_Exercise goal:_ Switch "furthest" to "farthest" throughout the data below, keeping every other line unchanged, and omit the pictures from your copy.
========
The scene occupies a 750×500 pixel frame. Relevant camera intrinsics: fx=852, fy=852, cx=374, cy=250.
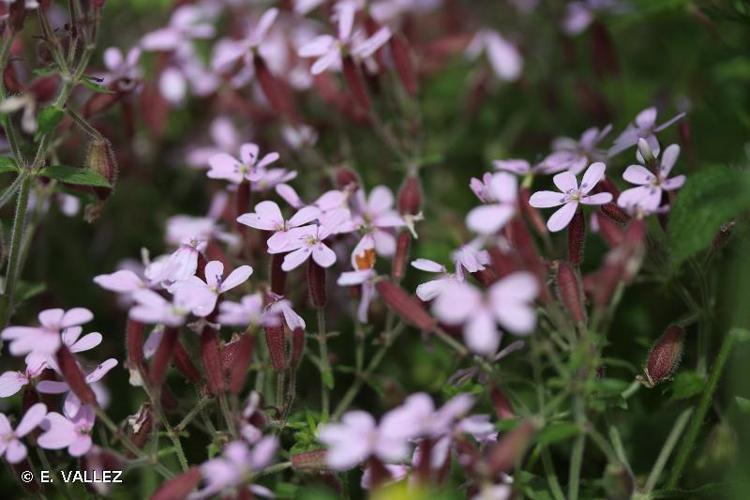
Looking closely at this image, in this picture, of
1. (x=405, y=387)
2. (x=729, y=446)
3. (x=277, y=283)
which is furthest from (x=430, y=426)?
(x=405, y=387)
========
_Response for this exercise:_
The scene occupies a 750×500 pixel frame. Relevant camera intrinsics: fx=852, fy=852, cx=374, cy=250.
Looking closely at this image, in this picture, of
1. (x=405, y=387)
2. (x=729, y=446)
3. (x=277, y=283)
which is farthest from (x=430, y=426)?
(x=405, y=387)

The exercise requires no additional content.